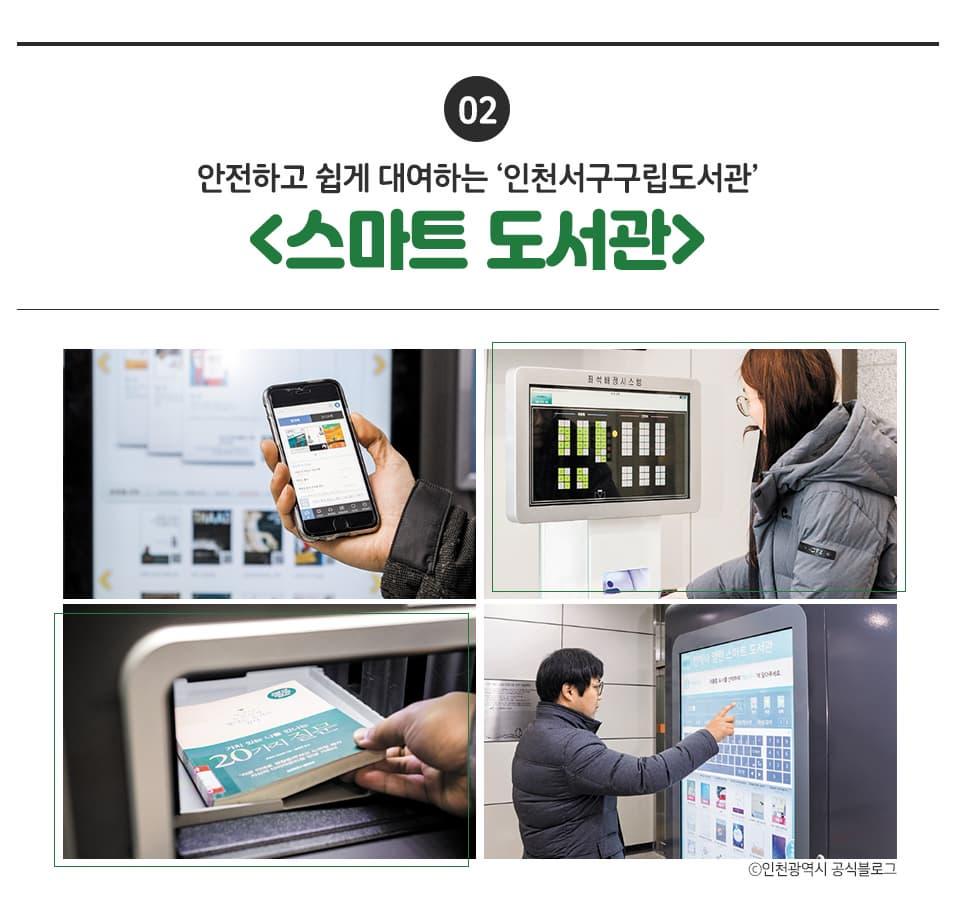 02 안전하고 쉽게 대여하는 '인천서구구립도서관' <스마트 도서관> 도서 무인대출반납기를 이용하여 누구든지 언제나 편리한 도서 검색과 365일 간편한 대출이 가능한 서비스를 제공하고 있습니다. 출처 인천광역시 공식블로그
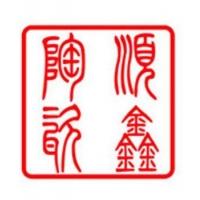 景德镇陶瓷纪念礼品陶瓷厂
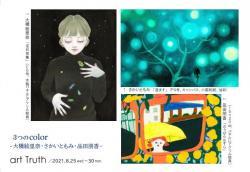 3つのcolor.jpg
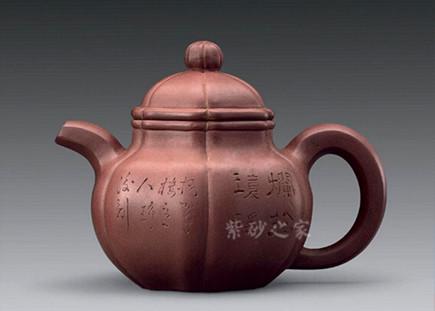 仿古葵式壺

__EXERCISE OBJECTIVE__
Give back the whole listing exactly as written. Do not include any picture.

__ANSWER TO THE EXERCISE__
 02 안전하고 쉽게 대여하는 '인천서구구립도서관' <스마트 도서관> 도서 무인대출반납기를 이용하여 누구든지 언제나 편리한 도서 검색과 365일 간편한 대출이 가능한 서비스를 제공하고 있습니다. 출처 인천광역시 공식블로그
 景德镇陶瓷纪念礼品陶瓷厂
 3つのcolor.jpg
 仿古葵式壺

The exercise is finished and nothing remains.